Imagine two traders: the first wins 70% of their trades, the second wins only 40%. Who's profitable at the end of the year? The surprising answer: it might be the second one. The whole secret is in the risk-to-reward ratio.
What Is the Risk-to-Reward Ratio?
It's simply: how much you risk versus how much you expect to gain on the trade. If you place a stop loss 20 pips away and a target 40 pips away, your ratio is 1:2 (you risk one to make two).
Why Does It Matter So Much?
Because it determines your "breakeven win rate" — the win rate you need just to not lose:
- At 1:1 you need to win more than 50% of your trades.
- At 1:2 you only need to win more than 33%.
- At 1:3 winning just 25% of trades keeps you at breakeven.

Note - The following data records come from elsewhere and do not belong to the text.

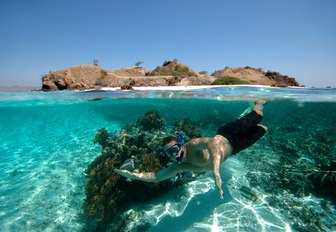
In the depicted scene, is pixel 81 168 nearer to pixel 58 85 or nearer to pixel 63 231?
pixel 63 231

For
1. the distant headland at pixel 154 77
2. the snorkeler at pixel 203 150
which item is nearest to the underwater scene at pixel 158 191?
the snorkeler at pixel 203 150

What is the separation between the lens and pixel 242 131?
5840 mm

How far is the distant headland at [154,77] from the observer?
807 inches

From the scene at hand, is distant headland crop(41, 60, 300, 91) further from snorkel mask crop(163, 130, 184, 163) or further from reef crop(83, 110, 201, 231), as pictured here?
snorkel mask crop(163, 130, 184, 163)

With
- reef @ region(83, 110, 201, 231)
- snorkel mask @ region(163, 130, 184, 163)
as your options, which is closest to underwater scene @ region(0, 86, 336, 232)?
reef @ region(83, 110, 201, 231)

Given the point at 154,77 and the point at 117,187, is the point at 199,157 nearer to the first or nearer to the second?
the point at 117,187

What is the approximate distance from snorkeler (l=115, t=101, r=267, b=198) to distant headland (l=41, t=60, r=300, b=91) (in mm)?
12115

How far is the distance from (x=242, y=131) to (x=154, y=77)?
17.4 m

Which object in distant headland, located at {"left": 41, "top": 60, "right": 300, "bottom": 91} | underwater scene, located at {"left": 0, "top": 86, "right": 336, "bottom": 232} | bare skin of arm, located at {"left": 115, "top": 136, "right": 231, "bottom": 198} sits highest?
distant headland, located at {"left": 41, "top": 60, "right": 300, "bottom": 91}

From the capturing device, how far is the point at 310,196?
691cm

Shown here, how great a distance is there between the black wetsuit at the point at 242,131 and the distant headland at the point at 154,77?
11.8 metres

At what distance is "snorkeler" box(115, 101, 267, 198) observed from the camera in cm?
372

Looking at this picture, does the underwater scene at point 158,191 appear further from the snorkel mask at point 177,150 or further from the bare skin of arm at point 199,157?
the snorkel mask at point 177,150

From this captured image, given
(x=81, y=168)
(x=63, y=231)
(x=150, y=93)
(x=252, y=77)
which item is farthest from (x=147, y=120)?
(x=252, y=77)
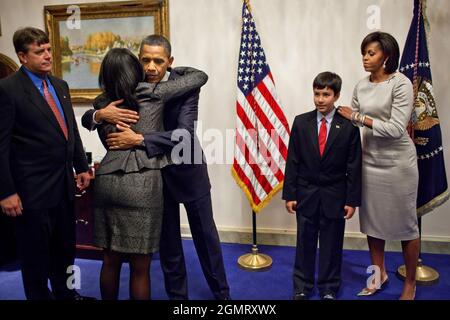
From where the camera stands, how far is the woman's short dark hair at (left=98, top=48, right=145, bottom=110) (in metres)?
1.76

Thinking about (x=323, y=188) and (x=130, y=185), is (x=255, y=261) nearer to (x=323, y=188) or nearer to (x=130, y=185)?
(x=323, y=188)

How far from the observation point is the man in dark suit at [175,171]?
1847 mm

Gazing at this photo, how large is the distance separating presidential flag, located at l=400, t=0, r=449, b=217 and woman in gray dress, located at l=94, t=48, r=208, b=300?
1823 mm

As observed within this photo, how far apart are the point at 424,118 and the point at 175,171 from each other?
1833 millimetres

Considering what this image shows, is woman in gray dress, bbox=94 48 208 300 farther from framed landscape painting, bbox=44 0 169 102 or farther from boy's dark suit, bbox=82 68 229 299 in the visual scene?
framed landscape painting, bbox=44 0 169 102

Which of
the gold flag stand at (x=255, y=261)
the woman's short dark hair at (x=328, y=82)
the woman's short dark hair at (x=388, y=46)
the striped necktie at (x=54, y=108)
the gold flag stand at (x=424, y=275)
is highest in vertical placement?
the woman's short dark hair at (x=388, y=46)

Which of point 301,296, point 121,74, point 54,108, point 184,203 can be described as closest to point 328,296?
point 301,296

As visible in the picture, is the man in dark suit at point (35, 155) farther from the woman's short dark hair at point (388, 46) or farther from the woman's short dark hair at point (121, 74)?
the woman's short dark hair at point (388, 46)

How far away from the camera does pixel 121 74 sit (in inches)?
69.6

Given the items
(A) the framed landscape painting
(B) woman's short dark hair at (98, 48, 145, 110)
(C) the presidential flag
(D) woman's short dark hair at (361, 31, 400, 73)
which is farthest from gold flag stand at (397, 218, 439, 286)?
(A) the framed landscape painting

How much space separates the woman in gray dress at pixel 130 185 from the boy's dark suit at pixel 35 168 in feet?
1.42

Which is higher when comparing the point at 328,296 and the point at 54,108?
the point at 54,108

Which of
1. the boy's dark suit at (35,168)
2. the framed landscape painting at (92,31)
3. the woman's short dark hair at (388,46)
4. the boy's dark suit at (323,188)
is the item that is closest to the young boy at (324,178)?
the boy's dark suit at (323,188)
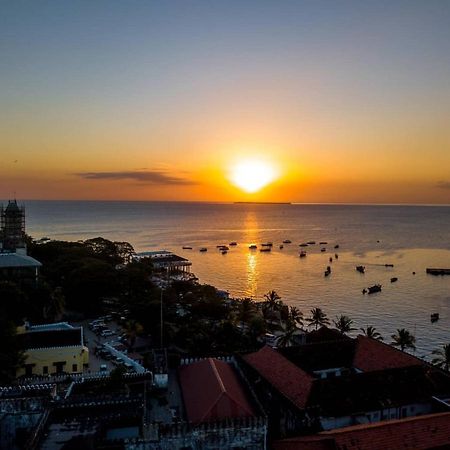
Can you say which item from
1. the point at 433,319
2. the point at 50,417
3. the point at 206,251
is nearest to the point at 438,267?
the point at 433,319

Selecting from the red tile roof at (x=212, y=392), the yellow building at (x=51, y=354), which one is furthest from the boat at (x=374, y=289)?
the yellow building at (x=51, y=354)

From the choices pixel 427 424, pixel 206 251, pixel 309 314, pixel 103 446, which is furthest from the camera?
pixel 206 251

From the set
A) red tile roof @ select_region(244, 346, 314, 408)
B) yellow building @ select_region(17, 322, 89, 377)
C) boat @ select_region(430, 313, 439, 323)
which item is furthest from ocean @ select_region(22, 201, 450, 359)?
yellow building @ select_region(17, 322, 89, 377)

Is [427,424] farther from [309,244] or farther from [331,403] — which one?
[309,244]

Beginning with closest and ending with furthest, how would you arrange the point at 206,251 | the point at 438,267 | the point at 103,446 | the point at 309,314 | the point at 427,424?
1. the point at 103,446
2. the point at 427,424
3. the point at 309,314
4. the point at 438,267
5. the point at 206,251

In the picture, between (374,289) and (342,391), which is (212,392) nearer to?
(342,391)

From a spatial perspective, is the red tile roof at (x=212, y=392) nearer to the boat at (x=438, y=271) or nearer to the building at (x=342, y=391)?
the building at (x=342, y=391)
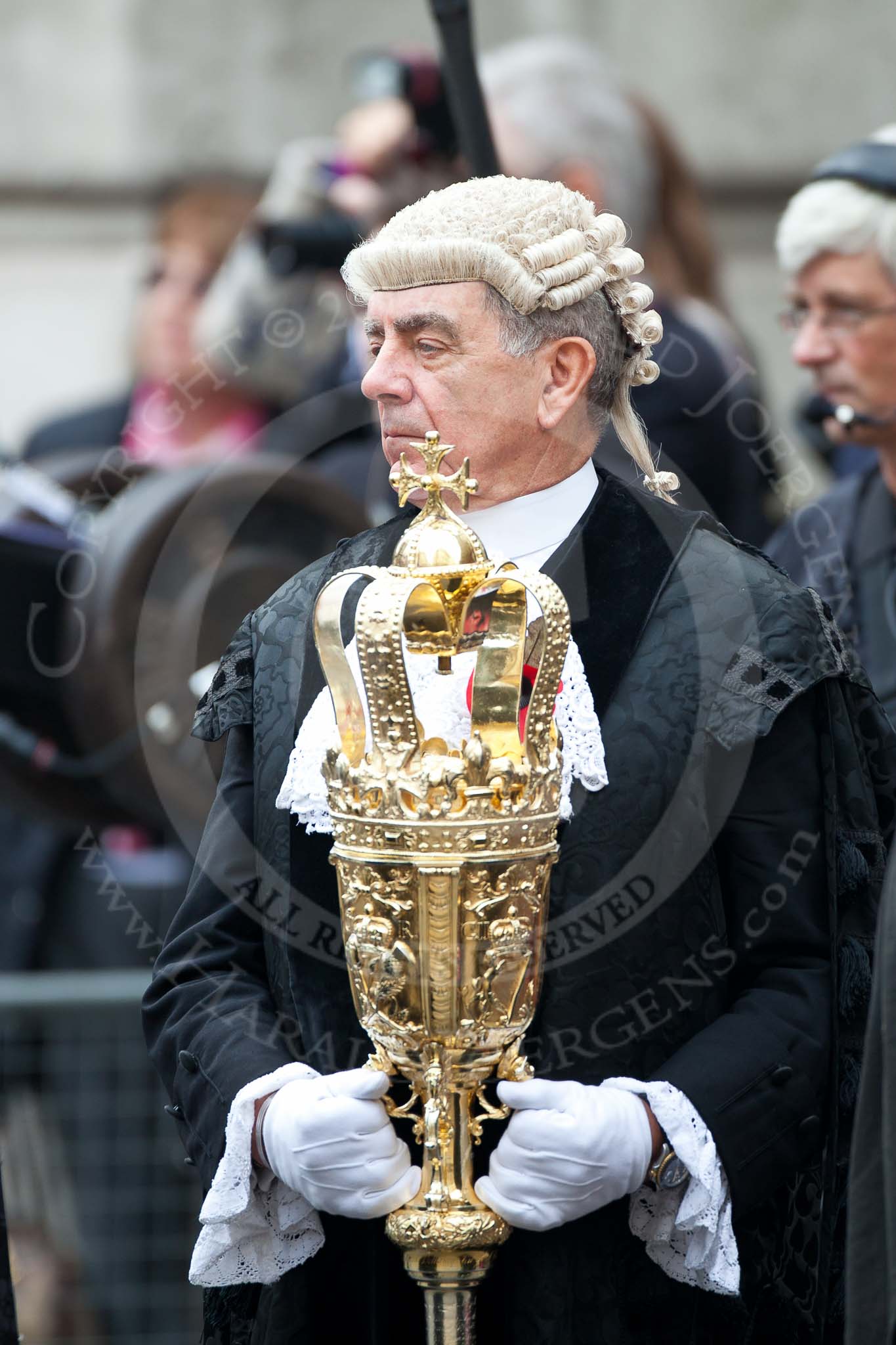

The higher the reward relative to the risk, the lower the win rate required of you. This is why professionals focus on "reward quality," not on "how often they win."
A Simple Numerical Example
Suppose you took 10 trades, risking 100 dollars on each at 1:2 (so an expected gain of 200 dollars):
- You lost 6 trades: 6 × (−100) = −600 dollars.
- You won 4 trades: 4 × (+200) = +800 dollars.
- Net: +200 dollars — even though you lost most of your trades.
How Does ForexBro Apply This Principle?
Every signal passes through a risk filter that rejects setups with a weak reward relative to risk. The three targets in each signal are designed to give you flexibility in taking profit while keeping a sensible reward ratio. But in the end, the actual ratio on your account depends on your commitment to the stop loss and on not closing winners early out of fear.
The most common mistake: closing winning trades quickly (out of fear) and letting losers grow (out of hope). This flips your ratio upside down and turns a winning system into a losing one.
The Bottom Line
Don't only ask "how often do I win?" — ask "how much do I make when I win versus how much I lose when I lose?" A disciplined trader with a good reward ratio outperforms a trader with a high win rate who risks randomly. The ratio is the compass — and discipline is what keeps you on course.
Disclaimer: Trading involves risk, and past results do not guarantee future results. This content is educational and is not investment advice.